Manual Reference Pages

P_RNA_scaffolder - using paired-end RNA-seq reads to scaffold genomes
CONTENTS
   DESCRIPTION
   SYSTEM REQUIREMENTS
   INSTALLING
   INPUT FILE
   COMMANDS AND OPTIONS
   OUTPUT FILE
   SPEED

DESCRIPTION
   P_RNA_scaffolder is a genome scaffolding tool with paired-end RNA-seq reads from studied species. Since the nucleotide sequences are not conserved across species, P_RNA_scaffolder does not support using paired-end RNA-seq from close speciess to scaffold the genome of studied species. The paired-end RNA-seq reads could be downloaed from public read archive database (for instance, NCBI SRA database ) or be your own data. The paired-end reads are aligned to contigs using HISAT2 or BWA firstly and then BLAT. The SAM alignment files by HISAT2 or BWA are used as the input files of P_RNA_scaffolder. P_RNA_scaffolder searches "guide" pairs, two reads of which were mapped to two different contigs. Then the "guide" pairs orient and order the contigs into longer scaffolds.

SYSTEM REQUIREMENTS
   (1)The software, written with Shell script, consists of C++ programs and Perl programs. The C programs have been precompiled and therefore could be directly executed. To run Perl program, perl and Bioperl modules should be installed on the system.
   (2)The program requires SAM files as input file. HISAT2 or BWA should be installed on the system.
   (3)P_RNA_scaffolder has been tested and is supported on Linux.


INSTALLING
   After downloading the sofware, simply type "tar -zxvf P_RNA_scaffolder.tar.gz" in the base installation directory. The software is either written in C++ and compiled, or written in Perl. Therefore, it should not require any special compilation and is already provided as portable precompiled software.

INPUT FILES
   (1)The SAM files are necessary for scaffolding. In eukaryotes, the SAM file was generated using HISAT2 program. In prokaryotes, the paired-end RNA-seq reads were aligned to the contigs using BWA program.
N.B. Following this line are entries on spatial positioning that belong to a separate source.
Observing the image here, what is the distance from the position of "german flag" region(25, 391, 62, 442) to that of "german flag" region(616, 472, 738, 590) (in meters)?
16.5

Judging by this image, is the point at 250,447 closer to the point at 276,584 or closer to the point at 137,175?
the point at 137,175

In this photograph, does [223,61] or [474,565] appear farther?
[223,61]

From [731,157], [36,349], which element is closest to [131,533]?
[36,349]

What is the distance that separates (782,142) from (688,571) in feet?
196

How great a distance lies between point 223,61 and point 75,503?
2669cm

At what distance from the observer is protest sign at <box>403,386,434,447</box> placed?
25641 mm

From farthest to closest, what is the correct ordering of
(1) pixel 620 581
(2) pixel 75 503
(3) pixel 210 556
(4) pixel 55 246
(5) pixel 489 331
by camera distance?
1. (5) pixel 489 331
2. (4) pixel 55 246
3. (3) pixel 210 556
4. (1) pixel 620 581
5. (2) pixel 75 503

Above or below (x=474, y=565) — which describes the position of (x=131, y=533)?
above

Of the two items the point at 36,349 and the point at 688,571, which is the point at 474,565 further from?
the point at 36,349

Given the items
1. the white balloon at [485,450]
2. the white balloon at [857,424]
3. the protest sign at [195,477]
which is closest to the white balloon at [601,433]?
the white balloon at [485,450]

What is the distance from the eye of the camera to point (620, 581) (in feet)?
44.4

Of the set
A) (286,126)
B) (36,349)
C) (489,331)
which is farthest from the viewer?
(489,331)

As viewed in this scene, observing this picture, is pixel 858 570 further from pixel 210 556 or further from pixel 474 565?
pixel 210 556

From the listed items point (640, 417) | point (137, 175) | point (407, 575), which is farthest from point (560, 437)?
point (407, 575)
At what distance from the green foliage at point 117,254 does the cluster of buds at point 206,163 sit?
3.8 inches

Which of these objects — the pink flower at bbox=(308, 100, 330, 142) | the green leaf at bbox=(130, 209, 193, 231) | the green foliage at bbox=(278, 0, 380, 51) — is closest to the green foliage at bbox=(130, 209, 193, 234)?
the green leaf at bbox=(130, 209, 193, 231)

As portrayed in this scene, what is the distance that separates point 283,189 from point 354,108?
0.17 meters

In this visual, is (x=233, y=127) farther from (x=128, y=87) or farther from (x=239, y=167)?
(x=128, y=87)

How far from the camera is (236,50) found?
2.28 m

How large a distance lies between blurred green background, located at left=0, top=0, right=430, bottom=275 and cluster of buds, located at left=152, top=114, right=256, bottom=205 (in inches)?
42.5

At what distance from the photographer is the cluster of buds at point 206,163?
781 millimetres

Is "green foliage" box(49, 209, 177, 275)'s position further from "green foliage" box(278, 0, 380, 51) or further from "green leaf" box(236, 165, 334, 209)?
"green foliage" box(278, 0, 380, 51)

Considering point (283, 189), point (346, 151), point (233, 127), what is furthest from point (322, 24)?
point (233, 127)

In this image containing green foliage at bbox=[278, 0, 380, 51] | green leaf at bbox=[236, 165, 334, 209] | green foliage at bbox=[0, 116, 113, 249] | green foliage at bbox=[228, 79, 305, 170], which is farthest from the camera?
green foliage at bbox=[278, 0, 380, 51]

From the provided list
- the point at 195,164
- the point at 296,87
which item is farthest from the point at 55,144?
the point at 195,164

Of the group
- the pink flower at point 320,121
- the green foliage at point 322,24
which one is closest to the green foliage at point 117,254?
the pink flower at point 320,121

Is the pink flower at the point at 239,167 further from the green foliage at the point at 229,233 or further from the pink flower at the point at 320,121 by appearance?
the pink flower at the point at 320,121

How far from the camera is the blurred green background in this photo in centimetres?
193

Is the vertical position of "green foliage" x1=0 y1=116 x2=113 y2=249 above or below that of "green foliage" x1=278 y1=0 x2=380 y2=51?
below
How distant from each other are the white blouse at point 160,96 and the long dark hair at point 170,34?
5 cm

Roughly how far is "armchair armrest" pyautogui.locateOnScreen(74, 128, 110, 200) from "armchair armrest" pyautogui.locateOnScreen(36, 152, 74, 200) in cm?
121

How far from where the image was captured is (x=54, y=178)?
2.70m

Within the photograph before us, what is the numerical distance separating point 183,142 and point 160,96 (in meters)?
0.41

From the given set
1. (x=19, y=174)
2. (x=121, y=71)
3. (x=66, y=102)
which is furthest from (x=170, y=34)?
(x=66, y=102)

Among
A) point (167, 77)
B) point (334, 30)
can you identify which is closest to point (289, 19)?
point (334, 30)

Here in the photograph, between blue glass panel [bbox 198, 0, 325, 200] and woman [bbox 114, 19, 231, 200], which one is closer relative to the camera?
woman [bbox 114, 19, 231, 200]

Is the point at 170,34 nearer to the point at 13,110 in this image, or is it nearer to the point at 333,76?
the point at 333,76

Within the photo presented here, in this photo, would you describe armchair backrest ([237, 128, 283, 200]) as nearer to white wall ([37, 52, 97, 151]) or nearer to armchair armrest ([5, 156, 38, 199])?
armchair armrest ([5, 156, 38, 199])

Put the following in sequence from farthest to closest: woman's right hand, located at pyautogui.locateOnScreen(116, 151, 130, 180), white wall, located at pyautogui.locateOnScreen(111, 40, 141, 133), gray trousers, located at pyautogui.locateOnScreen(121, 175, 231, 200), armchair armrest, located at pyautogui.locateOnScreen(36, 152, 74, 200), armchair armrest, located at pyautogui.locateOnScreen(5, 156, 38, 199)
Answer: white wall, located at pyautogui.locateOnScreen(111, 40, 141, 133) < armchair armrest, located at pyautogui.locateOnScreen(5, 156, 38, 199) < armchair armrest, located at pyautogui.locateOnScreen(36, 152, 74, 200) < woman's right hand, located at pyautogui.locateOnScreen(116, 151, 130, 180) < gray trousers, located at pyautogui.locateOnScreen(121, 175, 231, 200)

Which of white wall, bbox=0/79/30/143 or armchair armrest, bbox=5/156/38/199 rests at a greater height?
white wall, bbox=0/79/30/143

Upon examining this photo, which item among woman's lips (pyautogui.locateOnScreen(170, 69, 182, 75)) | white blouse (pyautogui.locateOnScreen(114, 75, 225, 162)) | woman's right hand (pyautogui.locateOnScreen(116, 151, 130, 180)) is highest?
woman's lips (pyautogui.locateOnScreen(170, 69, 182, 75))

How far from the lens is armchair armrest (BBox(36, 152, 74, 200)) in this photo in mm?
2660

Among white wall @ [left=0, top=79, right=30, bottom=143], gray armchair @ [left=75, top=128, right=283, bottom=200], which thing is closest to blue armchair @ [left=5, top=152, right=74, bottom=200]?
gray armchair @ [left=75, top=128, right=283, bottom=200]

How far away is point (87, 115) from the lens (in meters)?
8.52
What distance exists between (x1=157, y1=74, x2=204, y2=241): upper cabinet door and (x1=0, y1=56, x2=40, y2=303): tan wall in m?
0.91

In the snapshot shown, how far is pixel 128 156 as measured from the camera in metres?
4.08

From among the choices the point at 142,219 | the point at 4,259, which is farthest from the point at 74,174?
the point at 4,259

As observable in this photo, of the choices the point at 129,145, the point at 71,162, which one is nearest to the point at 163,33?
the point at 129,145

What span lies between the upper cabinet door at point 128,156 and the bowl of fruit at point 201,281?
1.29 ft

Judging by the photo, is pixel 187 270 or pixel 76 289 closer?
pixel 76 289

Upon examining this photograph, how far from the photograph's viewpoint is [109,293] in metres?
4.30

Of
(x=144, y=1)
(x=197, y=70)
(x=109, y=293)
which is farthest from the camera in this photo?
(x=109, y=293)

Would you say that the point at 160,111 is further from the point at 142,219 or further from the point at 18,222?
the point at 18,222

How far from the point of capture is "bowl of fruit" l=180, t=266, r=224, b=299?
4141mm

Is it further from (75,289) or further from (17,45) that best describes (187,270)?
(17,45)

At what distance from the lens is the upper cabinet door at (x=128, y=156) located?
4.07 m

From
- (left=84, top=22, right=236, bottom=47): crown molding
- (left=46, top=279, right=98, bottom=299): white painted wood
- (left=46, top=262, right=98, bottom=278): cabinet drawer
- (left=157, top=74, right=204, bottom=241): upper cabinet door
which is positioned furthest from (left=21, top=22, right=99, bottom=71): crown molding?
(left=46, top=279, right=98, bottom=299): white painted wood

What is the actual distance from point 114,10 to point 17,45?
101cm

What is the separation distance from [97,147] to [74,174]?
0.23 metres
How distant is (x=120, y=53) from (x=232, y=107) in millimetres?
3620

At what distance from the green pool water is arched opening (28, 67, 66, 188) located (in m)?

(i)Take human contigs and RNA-seq reads as an eukaryote example. The alignment of RNA-seq reads could be performed as follows:

hisat2-build contigs.fa human_hisat
hisat2 -x human_hisat -1 read_1.fq -2 read_2.fq -k 3 -p 10 --pen-noncansplice 1000000 -S input.sam

where read_1.fq and read_2.fq are the fastq files of two ends of RNA-seq reads.
-k 3 means report up to 3 alignments per read.
-p 10 means using 10 threads to align reads.
--pen-noncansplice 1000000 means high penalty for a non-canonical splice site
-S input.sam means that the alignments of all reads were stored in the file of 'input.sam'.

(ii)Take E.coli contigs and RNA-seq reads as a prokaryote example. The alignment of RNA-seq reads could be performed as follows:

bwa index -a is contigs.fa
bwa mem -t 10 contigs.fa read_1.fq read_2.fq >input.sam

where read_1.fq and read_2.fq are the fastq files of two ends of RNA-seq reads.
-t 10 means using 10 threads to align reads.
input.sam means that the alignments of all reads were stored in the file of 'input.sam'.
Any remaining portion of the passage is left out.